● What the task requires:
Find the line in the entries below that contains "field_of_view: single". Repeat it exactly, and every line after it through the line that contains "magnification: 1000x".

● Data records:
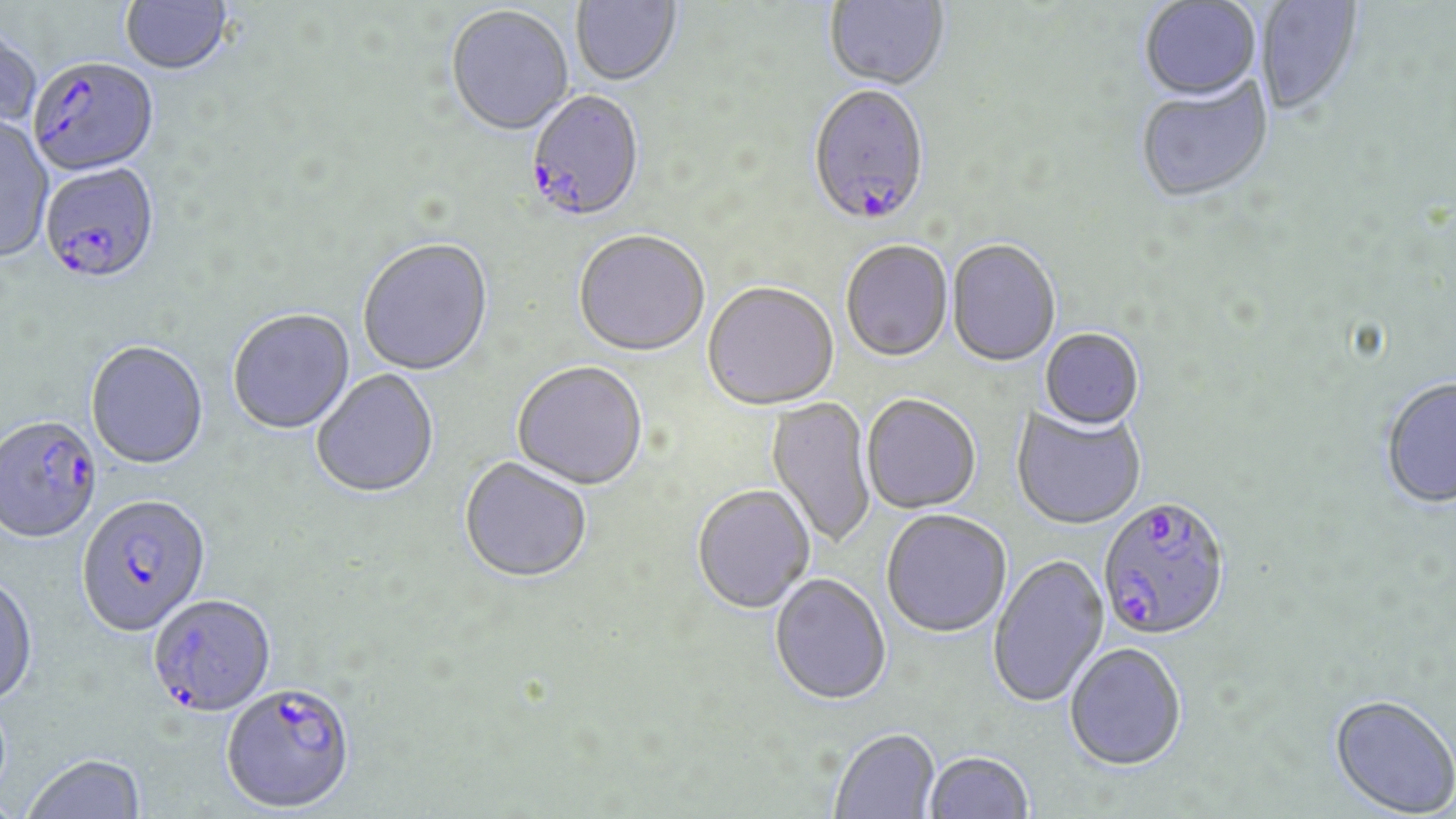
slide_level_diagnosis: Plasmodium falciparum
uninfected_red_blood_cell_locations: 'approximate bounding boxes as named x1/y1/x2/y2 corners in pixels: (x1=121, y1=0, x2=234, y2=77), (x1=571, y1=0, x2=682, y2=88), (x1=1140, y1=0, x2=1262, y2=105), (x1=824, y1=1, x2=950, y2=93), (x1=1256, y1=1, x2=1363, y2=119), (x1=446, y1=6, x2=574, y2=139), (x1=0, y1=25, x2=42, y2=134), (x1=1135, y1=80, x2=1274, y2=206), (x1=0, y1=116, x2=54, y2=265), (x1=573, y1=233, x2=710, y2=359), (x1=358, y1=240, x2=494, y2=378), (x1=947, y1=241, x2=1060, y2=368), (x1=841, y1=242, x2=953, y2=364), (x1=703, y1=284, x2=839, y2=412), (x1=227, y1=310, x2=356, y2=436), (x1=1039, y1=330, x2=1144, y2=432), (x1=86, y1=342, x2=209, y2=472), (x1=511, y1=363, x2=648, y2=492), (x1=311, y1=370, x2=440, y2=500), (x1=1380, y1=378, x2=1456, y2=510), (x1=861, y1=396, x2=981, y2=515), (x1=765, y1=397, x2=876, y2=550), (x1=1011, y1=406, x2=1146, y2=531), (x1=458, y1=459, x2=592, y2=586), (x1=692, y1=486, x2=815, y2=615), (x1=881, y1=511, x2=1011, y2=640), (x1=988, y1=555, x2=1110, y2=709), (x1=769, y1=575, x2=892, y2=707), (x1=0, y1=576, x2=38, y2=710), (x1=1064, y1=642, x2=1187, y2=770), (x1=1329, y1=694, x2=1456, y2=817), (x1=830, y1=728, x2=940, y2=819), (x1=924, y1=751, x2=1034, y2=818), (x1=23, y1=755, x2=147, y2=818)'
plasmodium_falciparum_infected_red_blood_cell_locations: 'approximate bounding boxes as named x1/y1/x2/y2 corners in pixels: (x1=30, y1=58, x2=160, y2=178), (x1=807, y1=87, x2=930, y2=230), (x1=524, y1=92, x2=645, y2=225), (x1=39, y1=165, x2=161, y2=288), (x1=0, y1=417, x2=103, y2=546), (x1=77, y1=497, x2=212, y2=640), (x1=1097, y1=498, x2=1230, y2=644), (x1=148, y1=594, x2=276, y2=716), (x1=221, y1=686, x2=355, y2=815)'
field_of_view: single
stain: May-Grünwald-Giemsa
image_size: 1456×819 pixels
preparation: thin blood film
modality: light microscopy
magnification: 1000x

--

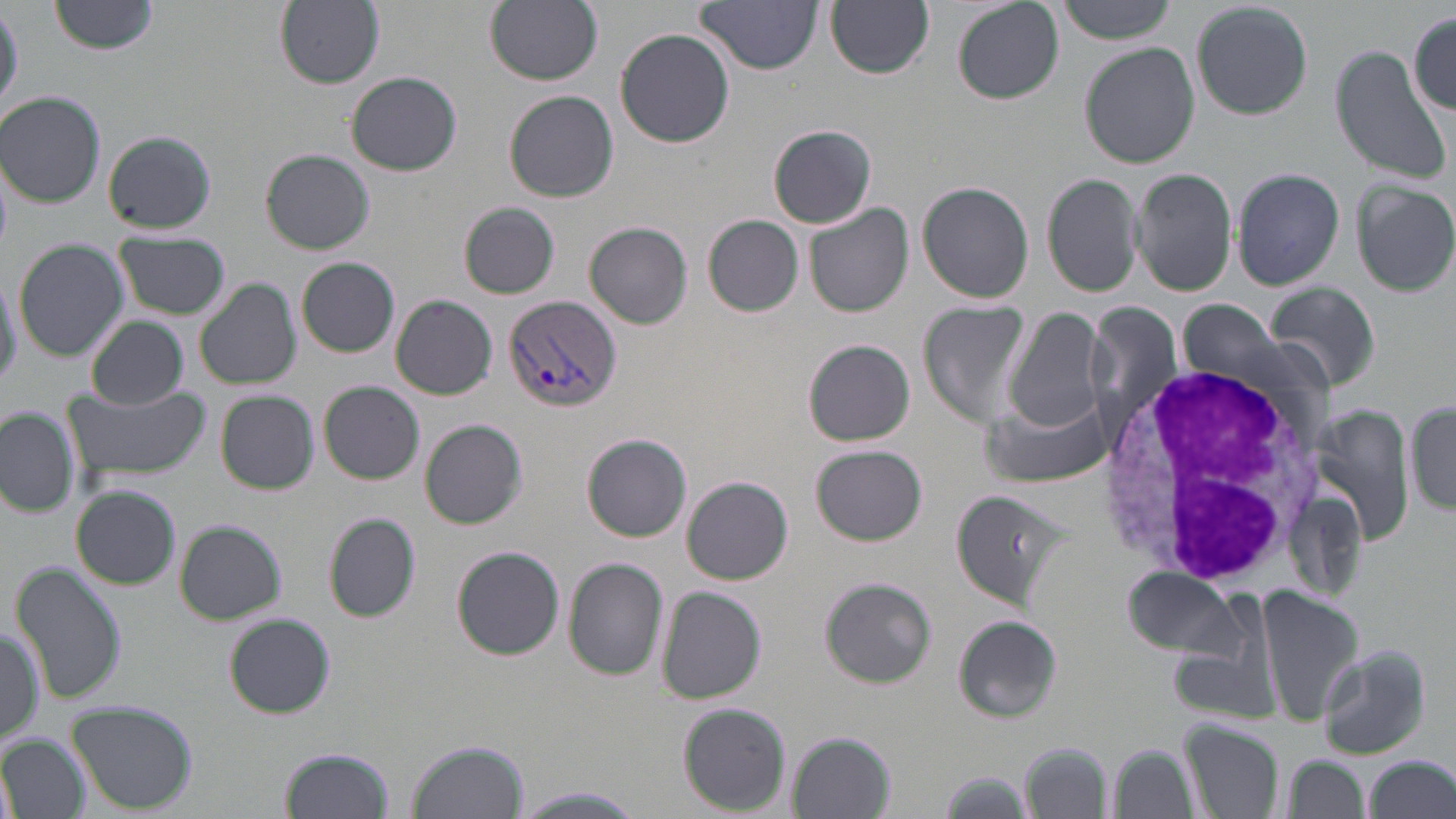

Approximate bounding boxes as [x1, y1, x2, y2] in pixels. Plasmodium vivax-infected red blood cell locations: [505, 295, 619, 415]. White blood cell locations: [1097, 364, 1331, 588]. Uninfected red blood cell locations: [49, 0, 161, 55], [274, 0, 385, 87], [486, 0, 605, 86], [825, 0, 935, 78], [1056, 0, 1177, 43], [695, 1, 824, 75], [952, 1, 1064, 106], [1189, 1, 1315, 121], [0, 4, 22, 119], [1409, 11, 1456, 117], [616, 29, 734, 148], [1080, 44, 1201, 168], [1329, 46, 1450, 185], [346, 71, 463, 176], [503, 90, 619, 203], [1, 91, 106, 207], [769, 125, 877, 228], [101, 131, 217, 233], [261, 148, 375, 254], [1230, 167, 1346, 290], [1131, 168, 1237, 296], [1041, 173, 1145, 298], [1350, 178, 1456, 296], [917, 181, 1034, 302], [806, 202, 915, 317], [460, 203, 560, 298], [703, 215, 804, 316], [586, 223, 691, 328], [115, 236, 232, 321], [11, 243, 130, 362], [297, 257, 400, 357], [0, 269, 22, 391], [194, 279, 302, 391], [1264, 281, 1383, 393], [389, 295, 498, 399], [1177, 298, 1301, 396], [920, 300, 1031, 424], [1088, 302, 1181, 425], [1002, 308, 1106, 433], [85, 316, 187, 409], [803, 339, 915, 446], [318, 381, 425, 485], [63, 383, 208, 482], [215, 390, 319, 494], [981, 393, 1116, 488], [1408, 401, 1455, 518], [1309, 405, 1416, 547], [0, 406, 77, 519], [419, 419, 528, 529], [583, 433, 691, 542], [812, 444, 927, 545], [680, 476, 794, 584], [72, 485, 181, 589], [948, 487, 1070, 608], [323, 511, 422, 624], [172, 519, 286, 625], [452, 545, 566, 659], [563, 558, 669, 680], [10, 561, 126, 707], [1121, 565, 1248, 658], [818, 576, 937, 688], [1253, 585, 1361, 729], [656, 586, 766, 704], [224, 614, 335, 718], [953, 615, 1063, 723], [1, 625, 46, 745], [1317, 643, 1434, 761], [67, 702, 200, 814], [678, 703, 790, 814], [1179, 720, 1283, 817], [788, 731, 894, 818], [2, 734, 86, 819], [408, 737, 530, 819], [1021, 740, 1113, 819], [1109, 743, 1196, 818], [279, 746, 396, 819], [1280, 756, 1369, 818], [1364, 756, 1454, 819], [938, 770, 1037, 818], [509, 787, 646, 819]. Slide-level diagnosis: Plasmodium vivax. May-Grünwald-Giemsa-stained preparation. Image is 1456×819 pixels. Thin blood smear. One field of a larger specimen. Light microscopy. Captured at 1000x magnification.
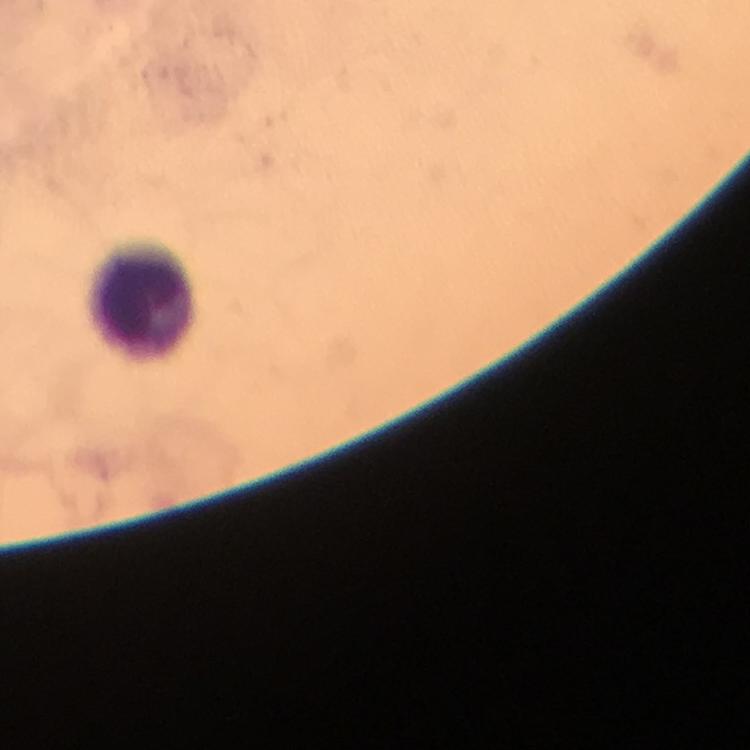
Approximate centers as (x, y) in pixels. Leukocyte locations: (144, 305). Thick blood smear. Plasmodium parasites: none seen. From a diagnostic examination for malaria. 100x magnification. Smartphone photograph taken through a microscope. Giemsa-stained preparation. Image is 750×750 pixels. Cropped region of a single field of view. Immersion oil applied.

==

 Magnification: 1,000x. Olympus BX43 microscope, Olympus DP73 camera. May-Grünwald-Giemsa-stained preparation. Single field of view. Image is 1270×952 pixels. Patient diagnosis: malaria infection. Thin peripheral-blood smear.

● Reply to the task:
field_of_view: single
stain: May-Grünwald-Giemsa
image_size: 1456×819 pixels
preparation: thin blood film
modality: light microscopy
magnification: 1000x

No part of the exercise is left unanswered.